In neural networks, there are several properties:
- Depth (d): Number of layers (including output but excluding input. E.g. 101). The deeper the network is, the more likely it will experience exploding or vanishing gradients, but it would be more complex and maybe more performant.
- Width (w): Highest number of convolution kernels (channels). As pointed out by Zagoruyko and Komodakis, “wider networks tend to be able to capture more fine-grained features and are easier to train.” However, a model too wide and too shallow would have difficulties in capturing higher level features (e.g. 1024).
- Resolution (r): Input image’s dimension (image height * image width. e.g. 256 x 256). Higher the resolution, the more likely CNNs will be in capturing fine-grained patterns, but the accuracy gain diminishes for very high resolutions (e.g. 560 x 560)).
In 2020, Tan et al. found that most of the existing network architectures, such as ResNet, usually develop their baselines first and then scale up by simply increasing depth (number of layers), such as from ResNet-18 to ResNet-200. Other networks may scale up other properties randomly.
However, EfficientNet authors pointed out that it is wrong. Specifically, such arbitrary scaling requires tedious manual tuning and often results in sub-optimal efficiency.
❗️Also, scaling up any properties (width, depth, resolution) improves accuracy, but the accuracy gain diminishes for bigger models.
The authors found out that there is a fixed relationship between those networks’ properties (will be elaborated), and there is a much more efficient way to scale up the network, so people would worry less about using a bulky model but a bad performance.
The method is Compound Scaling Method.
Different network properties are interdependent on each other. For example, when increasing the resolution of the model (input dimensions), the depth and width should also be increased to exploit more information from the picture (larger receptive field) and capture more fine-grained patterns with more pixels.
However, how should other properties change in response to one property’s change?
Nothing is more direct than seeing some maths. Don’t worry. I’ll make sure you are reading plain English.
- Depth = d^ϕ
- Width = w^ϕ
- Resolution = r^ϕ
d, w, r are constants, and they are optimized by doing a random grid search while fixing ϕ=1, and are constrained such that
- d * w²* r² ≈ 2
- d ≥ 1, w ≥ 1, r ≥ 1
🔥 So now, to scale up, you just need to change only the value of ϕ. You do not need to tune properties like depth, width, and resolution at the same time anymore. 🔥
They designed the equation so for any values of ϕ, the total FLOPS (floating point operations per second, here measuring the speed of training) would approximately increase by 2^ϕ.
Fig. 3 shows the model’s attention changes drastically by varying model’s different properties, but only the compound scaling shows that the model has the “most correct” attention.

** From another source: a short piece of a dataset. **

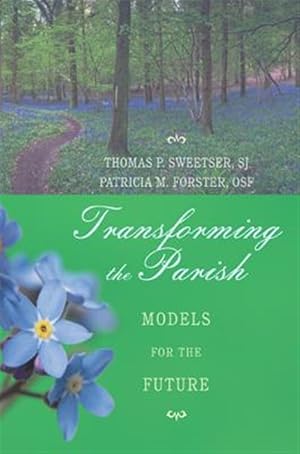 Immagine del venditore per Transforming the Parish : Models for the Future venduto da GreatBookPrices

Knowing d, w, and r, EfficientNet-B0 is proposed.
MBConv is an inverted residual bottleneck block with depth-wise separable convolution. Let me explain this in detail first.
⭐ MBConv Block
Conventionally, a 3×3 convolution operation is simply just running a kernel with (3,3) size on an input with depth D1 and produce an output with depth D2.
However, for a normal residual bottleneck block, the input’s depth is reduced first through a 1×1 convolution. Then, a 3×3 convolution is applied on the reduced-depth input. Finally, the depth is re-expanded through the 1×1 convolution. The graphical illustration is shown in Fig. 4.

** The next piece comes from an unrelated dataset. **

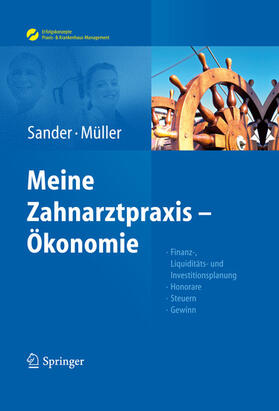 Sander / Müller | Sander/Müller, Meine Zahnarztpraxis – Ökonomie | E-Book | sack.de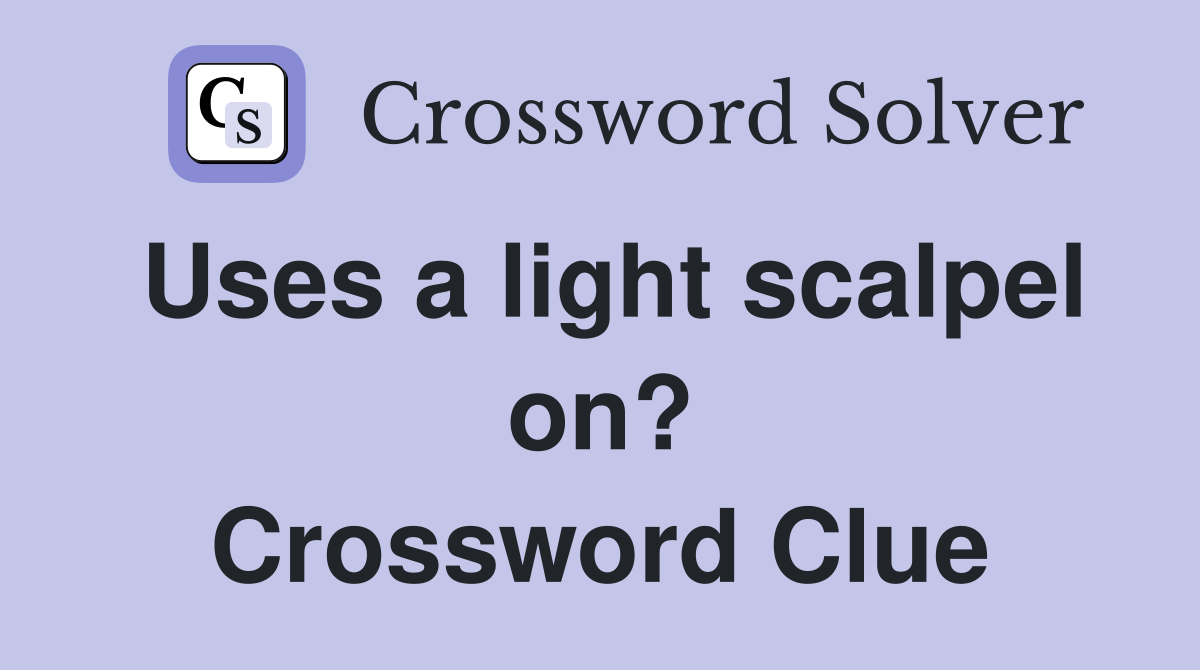 Uses a light scalpel on? Crossword Clue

This fancy operation is called depth-wise separable convolution. Indeed, it separates the simple 3×3 convolution into the1x1 compression, 3×3 on the compressed, 1×1 expansion process.
Then, the initial and the ending feature maps are added so the network can learn more diverse features.
This fancy operation uses significantly fewer parameters and is more efficient in computation.
For an inverted residual block, depth changing scheme is “inverted,” as shown in Fig. 6. So, from Wide → Narrow → Wide to Narrow → Wide → Narrow.
The inverted version is proven to work better and is more memory efficient, because it can now remove the non-linearities in the narrow layers to have better representation power (I know it sounds hard to understand the reason, so if you don’t, don’t worry about it).